• WHAT TO DO: When a record contains an image, skip the image and retype the rest of that record exactly.

• SOURCE DATA:
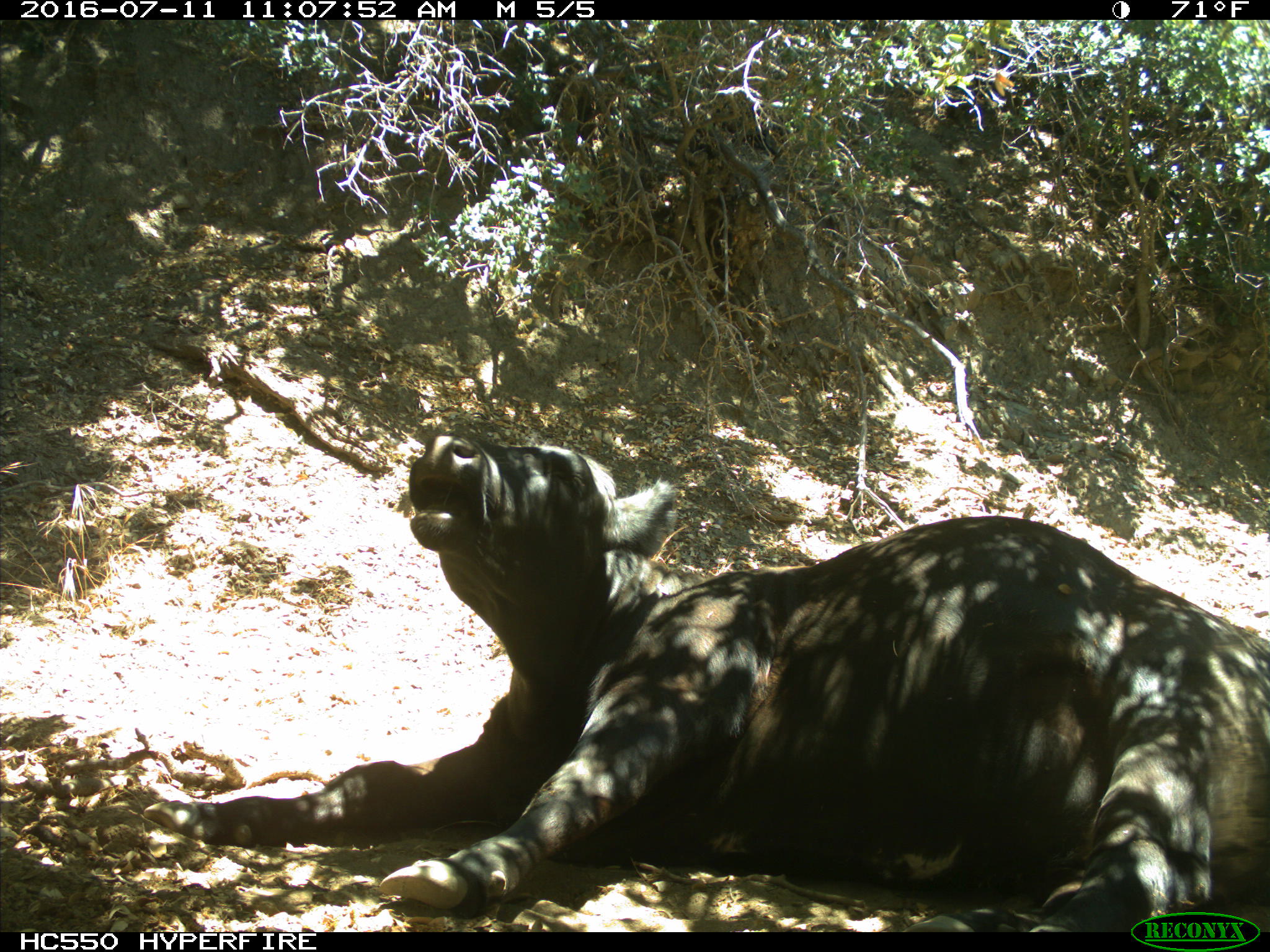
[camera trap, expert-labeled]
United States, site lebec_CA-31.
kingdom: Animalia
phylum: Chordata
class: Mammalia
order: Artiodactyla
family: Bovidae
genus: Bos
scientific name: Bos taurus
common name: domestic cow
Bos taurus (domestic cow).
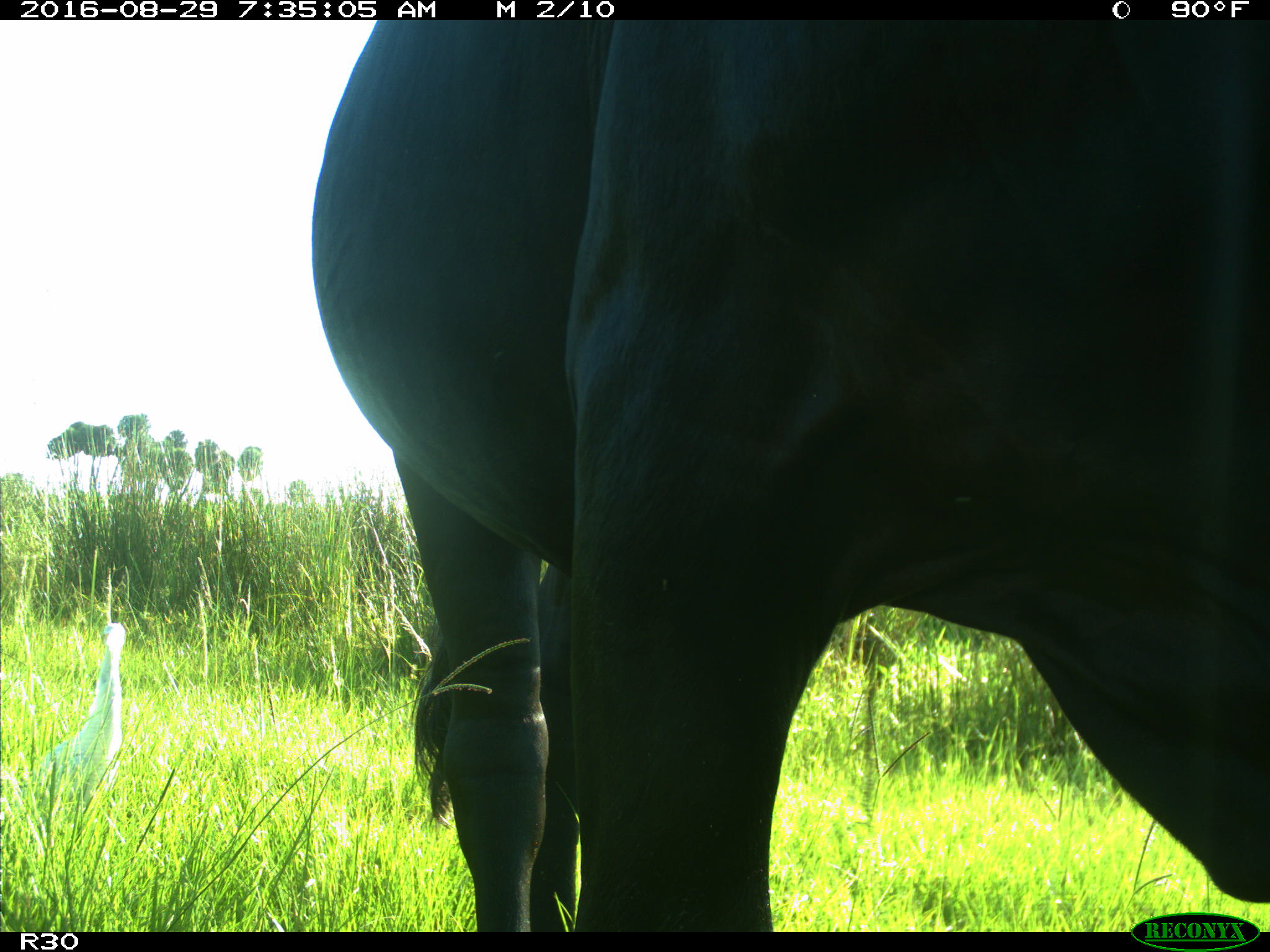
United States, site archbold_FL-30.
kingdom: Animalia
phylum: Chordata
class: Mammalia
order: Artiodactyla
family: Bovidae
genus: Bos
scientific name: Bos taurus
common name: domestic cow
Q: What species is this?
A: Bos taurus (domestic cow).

• COMPLETED TASK:
[camera trap, expert-labeled]
United States, site lebec_CA-31.
kingdom: Animalia
phylum: Chordata
class: Mammalia
order: Artiodactyla
family: Bovidae
genus: Bos
scientific name: Bos taurus
common name: domestic cow
Bos taurus (domestic cow).
United States, site archbold_FL-30.
kingdom: Animalia
phylum: Chordata
class: Mammalia
order: Artiodactyla
family: Bovidae
genus: Bos
scientific name: Bos taurus
common name: domestic cow
Q: What species is this?
A: Bos taurus (domestic cow).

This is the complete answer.